Nada do que escrevermos aqui estará à altura do que Fernanda Montenegro representa e simboliza para a Arte do Brasil. Montenegro está além do que as letras são capazes de dizer e do que nossos pensamentos são capazes de mensurar. Em seu penúltimo trabalho para as telas – assim disse ela quando terminou de gravar a comédia Velhos Bandidos ao lado de Ary Fontoura – o filme Vitória é baseado numa história real numa das favelas mais emblemáticas do Rio de Janeiro, porta da frente de Copacabana. Montenegro dá vida à dona Nina que, da janela de seu apartamento decide filmar toda a ação maliciosa e violenta dos moradores da favela ao lado. Entre uma fita e outra, Nina desmonta um esquema gigantesco de homicídio, propina e violência envolvendo moradores do morro, policiais e políticos que se beneficiavam do crime organizado. No elenco, Linn da Quebrada, Alan Rocha, Sacha Bali e Laila Garin nos ajudam a contar esta história. 


A riqueza dos detalhes 

Toda a força do filme se ancora na riqueza de detalhes em cada expressão e movimento da protagonista Nina. Montenegro nos entrega uma personagem idosa, já marcada pela luta da vida. Luta por vezes injusta ou ainda, uma luta desonesta e cheia de marcas de dor. Nina é uma moradora pacífica, de bom coração, misericordiosa. Ela faz com que sua vida tenha sempre um propósito, uma justificativa para estar viva e poder sair de casa e caminhar pelas suntuosas calçadas de Copacabana. Porém, tudo muda quando um tiroteio crava na parede verde de sua casa uma bala. Decidida a economizar, ela compra uma câmera filmadora para que possa apresentar provas à delegacia de polícia de que um crime e uma vida triste, perigosa e banal se desenvolve ao lado de seu apartamento. 
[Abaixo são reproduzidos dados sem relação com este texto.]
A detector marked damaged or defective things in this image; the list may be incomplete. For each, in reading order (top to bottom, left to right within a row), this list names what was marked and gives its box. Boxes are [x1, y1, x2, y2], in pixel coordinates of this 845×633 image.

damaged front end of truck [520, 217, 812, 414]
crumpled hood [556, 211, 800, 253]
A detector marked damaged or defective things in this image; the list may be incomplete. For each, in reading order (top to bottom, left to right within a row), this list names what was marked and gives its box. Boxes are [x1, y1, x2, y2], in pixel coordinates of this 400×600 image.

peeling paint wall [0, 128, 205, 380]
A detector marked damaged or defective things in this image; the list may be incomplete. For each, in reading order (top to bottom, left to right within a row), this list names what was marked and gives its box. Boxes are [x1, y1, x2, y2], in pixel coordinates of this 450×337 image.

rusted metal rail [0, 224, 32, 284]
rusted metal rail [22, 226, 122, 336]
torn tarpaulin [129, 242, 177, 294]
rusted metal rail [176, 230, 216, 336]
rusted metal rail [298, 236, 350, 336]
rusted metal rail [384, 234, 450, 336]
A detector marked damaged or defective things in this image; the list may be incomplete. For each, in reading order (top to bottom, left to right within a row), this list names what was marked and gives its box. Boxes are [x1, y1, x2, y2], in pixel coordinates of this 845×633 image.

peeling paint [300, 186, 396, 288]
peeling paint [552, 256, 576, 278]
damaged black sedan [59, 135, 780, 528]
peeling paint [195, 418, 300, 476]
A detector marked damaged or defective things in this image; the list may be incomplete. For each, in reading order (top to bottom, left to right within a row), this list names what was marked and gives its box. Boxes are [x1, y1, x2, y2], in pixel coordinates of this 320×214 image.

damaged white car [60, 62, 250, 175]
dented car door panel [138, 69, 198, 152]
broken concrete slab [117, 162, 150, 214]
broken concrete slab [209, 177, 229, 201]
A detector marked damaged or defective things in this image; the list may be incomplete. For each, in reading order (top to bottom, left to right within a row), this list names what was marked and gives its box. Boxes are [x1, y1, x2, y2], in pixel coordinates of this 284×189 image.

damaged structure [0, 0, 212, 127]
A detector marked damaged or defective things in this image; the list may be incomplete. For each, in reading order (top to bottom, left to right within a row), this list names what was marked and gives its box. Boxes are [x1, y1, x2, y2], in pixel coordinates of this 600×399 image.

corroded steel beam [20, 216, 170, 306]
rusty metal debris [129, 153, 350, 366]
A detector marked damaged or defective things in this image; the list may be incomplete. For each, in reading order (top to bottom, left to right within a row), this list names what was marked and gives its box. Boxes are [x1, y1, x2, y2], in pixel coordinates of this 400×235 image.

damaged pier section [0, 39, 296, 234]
O bolo com um tom forte de amarelo que se destaca sobre o jogo de cozinha em tons claros, quase brancos. O disco de vinil, e, quando olha pela janela e pega sua filmadora, até mesmo a cor do morro se destaca. O cineasta Andrucha Waddington faz do roteiro assinado por Paula Fiúza uma oportunidade em elevar a força que uma mulher solitária, sem ninguém e de idade avançada pode ter quando decide viver com um objetivo: ter paz e ser feliz. A cada sorriso que Montenegro concede frente às telas nos transmite aquela segurança e um poder de atuação que só ela é capaz de nos transmitir. Vitória não é só sobre um desmantelamento criminoso e violento, mas é sobre quantas violências nós somos capazes de suportar sem nos deixar vencer. 
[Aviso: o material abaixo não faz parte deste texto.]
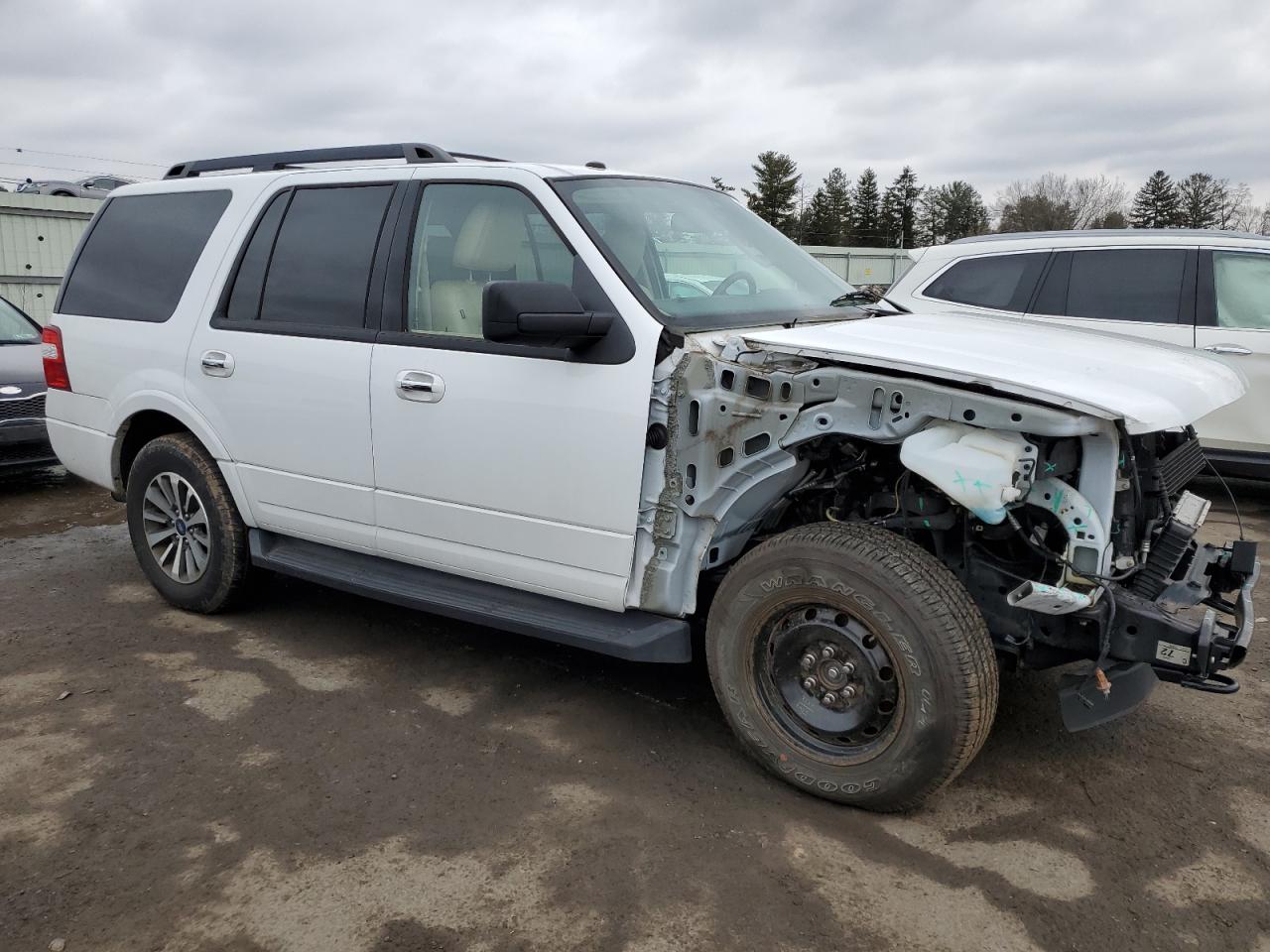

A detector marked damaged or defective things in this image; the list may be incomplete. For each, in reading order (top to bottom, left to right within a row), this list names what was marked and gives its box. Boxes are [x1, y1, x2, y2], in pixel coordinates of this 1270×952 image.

damaged white suv [45, 143, 1254, 812]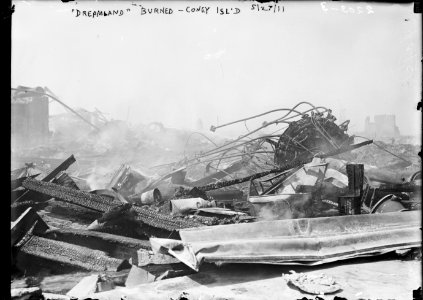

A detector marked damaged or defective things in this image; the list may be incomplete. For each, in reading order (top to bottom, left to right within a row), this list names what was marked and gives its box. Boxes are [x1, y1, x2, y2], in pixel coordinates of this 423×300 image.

fire damage [9, 90, 420, 298]
burned debris [9, 99, 420, 298]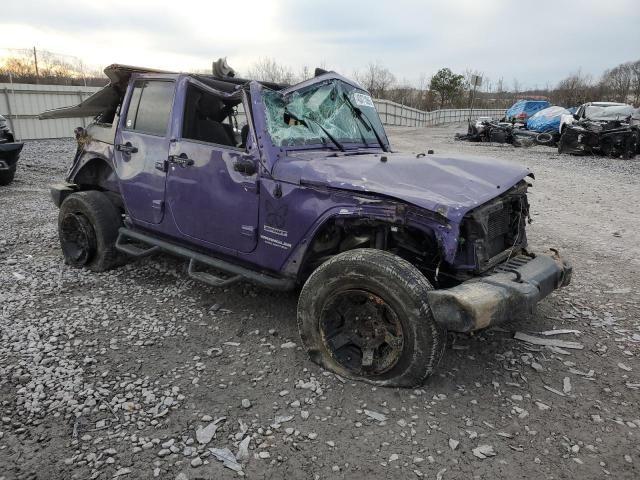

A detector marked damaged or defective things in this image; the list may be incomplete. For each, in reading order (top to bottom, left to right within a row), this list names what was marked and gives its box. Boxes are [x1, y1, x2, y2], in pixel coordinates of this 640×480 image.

detached wheel [0, 166, 16, 187]
wrecked vehicle [0, 114, 23, 186]
damaged jeep body [0, 114, 23, 186]
shattered windshield [262, 79, 390, 149]
wrecked vehicle [504, 99, 552, 124]
wrecked vehicle [556, 104, 636, 158]
damaged jeep body [560, 104, 640, 158]
shattered windshield [584, 105, 636, 121]
detached wheel [58, 192, 124, 274]
wrecked vehicle [38, 62, 568, 388]
damaged jeep body [41, 63, 568, 386]
detached wheel [296, 248, 444, 386]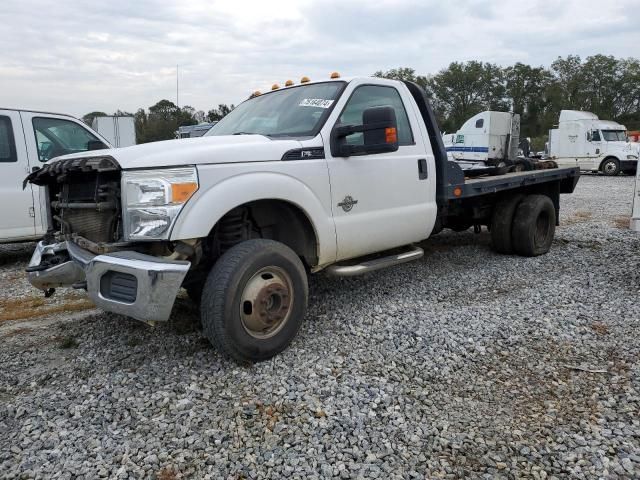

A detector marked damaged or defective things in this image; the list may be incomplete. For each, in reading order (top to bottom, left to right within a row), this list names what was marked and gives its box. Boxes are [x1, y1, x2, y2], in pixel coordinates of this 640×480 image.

crumpled hood [46, 135, 304, 171]
damaged front end [25, 158, 190, 322]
Destacamos ainda a força corajosa de Linn da Quebrada, a moradora Bibiana, vizinha de Nina. Linn que é cantora, compositora e atriz trans brasileira e que no filme também interpreta uma mulher trans que enfrenta olhares discriminatórios e até maldosos. Numa das reuniões com os moradores do prédio, o síndico interpretado por Thelmo Fernandes a exclui do sistema de votação justificando-se por Bibiana não ser dona do imóvel. Contudo, o olhar discriminatório e de sarcasmo para a personagem nos faz ter nojo dele. Estes pequenos detalhes que a câmera registra é o que nos coloca frente a frente, atentos ao que estamos prestes a testemunhar. 
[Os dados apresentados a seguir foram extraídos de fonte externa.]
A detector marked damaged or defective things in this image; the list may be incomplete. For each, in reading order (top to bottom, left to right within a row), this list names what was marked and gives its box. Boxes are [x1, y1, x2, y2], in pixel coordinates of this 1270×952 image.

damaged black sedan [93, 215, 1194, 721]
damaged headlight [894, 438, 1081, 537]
A metáfora da xícara quebrada 

No primeiro ato, vemos Nina, após ser tomada por um grande susto por barulhos de tiroteio na rua, ela deixa cair no chão uma xícara de porcelana, onde tomava o seu café. Não esperávamos o que aquela cena poderia sugerir para os minutos seguintes, mas, Nina, mesmo tendo em seu armário outras xícaras iguais, ela decide juntar os cacos do chão e guardá-las. Depois, com uma supercola, ela passa algum tempo no segundo e terceiro atos, colando caco por caco, até, numa das cenas finais, perceber o que tudo aquilo representava para ela. O que está em jogo aqui não são os cacos da xícara, mas os cacos da narrativa, os cacos que a Nina terá que juntar até se tornar Vitória. Os cacos de uma vida que ela passou décadas para juntar e chegar aonde chegou hoje. E, mesmo assim, com todos os cacos unidos, nenhuma supercola será capaz de impedir que o líquido escape por entre as frestas e entorne sobre a toalha da mesa. 

E é assim: juntando, reunindo, colando os cacos imperfeitos desta xícara da vida que vamos interpretando, entendendo, compreendendo e lendo os fatos imperfeitos da nossa história. Vitória, a partir de agora será assim: novos cacos são os novos lugares para onde terá que ir. Com novo nome, nova identidade, nova casa, novos amigos... mas, vivendo naquela certeza de que a xícara quebrada e colada viveu o seu propósito. Ela teve um objetivo e a violência daquele morro nunca mais foi a mesma depois de se deixar quebrar e desmontar um esquema político e sujo na falta de segurança e de políticas pública de proteção, educação, saúde e de cidadania. Vitória é um filme necessário e atual. É preciso conferir esta obra e pensar sempre um pouco mais quando decidimos não votar a favor da arte brasileira, não valorizar o cinema e não se importar com o que o teatro é capaz de fazer na nossa vida e educação de nossa história.